Tutti ci andavano, a farsi una doccia puzzolente, si scottavano pure. Le caratteristiche salsobromoiodiche dell’acqua erano utili per la cura delle malattie della pelle, eczema, psoriasi, reumatologiche. Ma il getto era così potente che i tecnici non riuscirono a incanalarlo tanto che il pozzo fu abbandonato, anche se il getto rimase aperto e inutilizzato per anni. «Si costituì nel ‘53 una società termale – continua Coletta – e sotto la direzione del commendator Cimaglia si iniziò la costruzione delle cabine termali complete di tavole per fangatura e vasche tuttora esistenti, per la sperimentazione delle future terme. Il guardiano della struttura era Mario Campanari, un mio amico carissimo. La sede operativa era la costruzione bassa ex colonia marina anteguerra (ora Hotel Fogliano).
Tra il getto del pozzo e le cabine furono installati una dozzina di serbatoi per il recupero dell’acqua che ricadeva e che, decantando, rilasciava sul fondo delle vasche i fanghi che si utilizzavano per le fangoterapie. L’eccedenza dell’acqua delle cisterne veniva incanalata in tubazioni di plastica da 8 centimetri, prodotte dallo stabilimento Pozzi di via San Carlo da Sezze a Latina, che alimentavano le singole vasche nelle cabine». Le tubazioni si ostruivano molto rapidamente a causa dell’enorme quantità di calcio presente nell’acqua, rendendo necessario il continuo rifacimento dell’impianto di alimentazione delle vasche terapeutiche da parte l’artigiano Enrico Pitton, di cui all’epoca Coletta era dipendente.
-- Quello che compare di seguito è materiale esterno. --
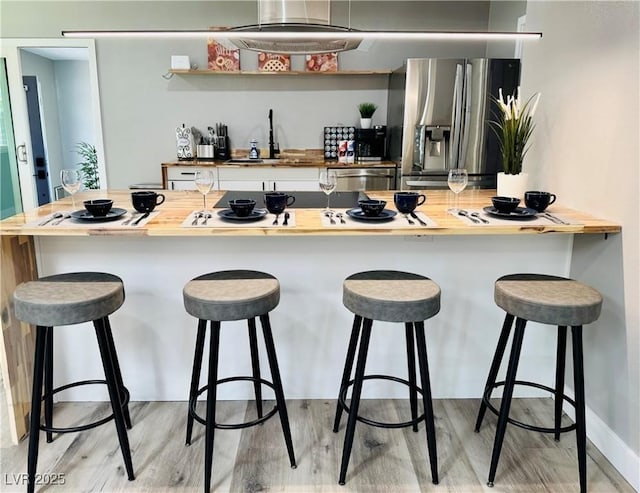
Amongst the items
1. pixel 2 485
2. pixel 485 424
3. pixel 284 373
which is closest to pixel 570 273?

«Le terme di Fogliano funzionarono – conclude Luigi Coletta – e furono aperte al pubblico pagante per due anni con ottimi risultati. La morte improvvisa del commendatore Cimaglia bloccò quest’iniziativa sperimentale e la vicenda finì”. Quello che ora rimane delle terme sono le cabine termali nascoste da un fitto canneto e un pozzo sigillato e recintato da una rete metallica la cui parte emersa è sparita. E una società che costa un sacco di soldi al Comune e non ha mai prodotto nulla.